Which signal is sent when you press Ctrl-C?

The SIGINT signal is sent to a process by its controlling terminal when a user wishes to interrupt the process. This is typically initiated by pressing Ctrl + C , but on some systems, the "delete" character or "break" key can be used. The SIGKILL signal is sent to a process to cause it to terminate immediately (kill).


1 Answers

tl;dr the kernel does it.

Each pty (pseudo tty) has two ends, a master and a slave. In the xterm example, xterm would be holding onto the master file descriptor. Any key presses are written directly into the master fd. The slave fd (pts, or pty slave) is owned by a session and passed to whatever the foreground process group is.

Whenever an ASCII ETX character (^C) is written to the master, the kernel translates that into sending SIGINT to the foreground process group with the corresponding controlling terminal. This is actually a pty setting. You can run stty -a and see that the default is intr = ^C;, meaning ^C or ETX is the "SIGINT" character. This can be changed to a different character or disabled entirely.

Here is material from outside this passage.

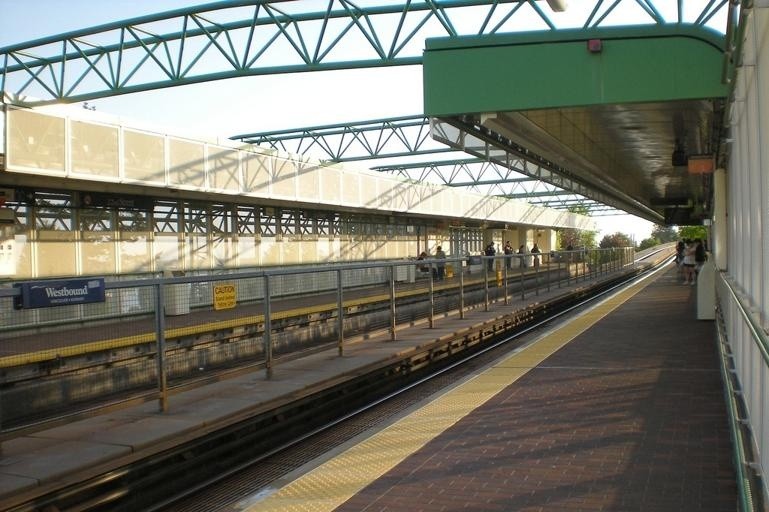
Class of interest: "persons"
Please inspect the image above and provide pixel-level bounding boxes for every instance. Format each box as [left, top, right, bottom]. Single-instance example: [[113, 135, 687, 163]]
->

A more complex example would be how Ctrl-C works through an interactive SSH session. Interactive SSH sessions allocate a pty on the server side. The client side pty is set to raw mode, meaning that the client side kernel will not translate ETX into SIGINT. Instead, the client side kernel passes the ETX along to the slave. In this case, the ssh client process takes that ETX and passes it along to the server sshd process. If the server sshd pty is not in raw mode, then the server's kernel will translate that ETX into a SIGINT to its foreground process group. This is how Ctrl-C sends SIGINT to the process running on the server instead of killing your client side SSH and leaving you hanging.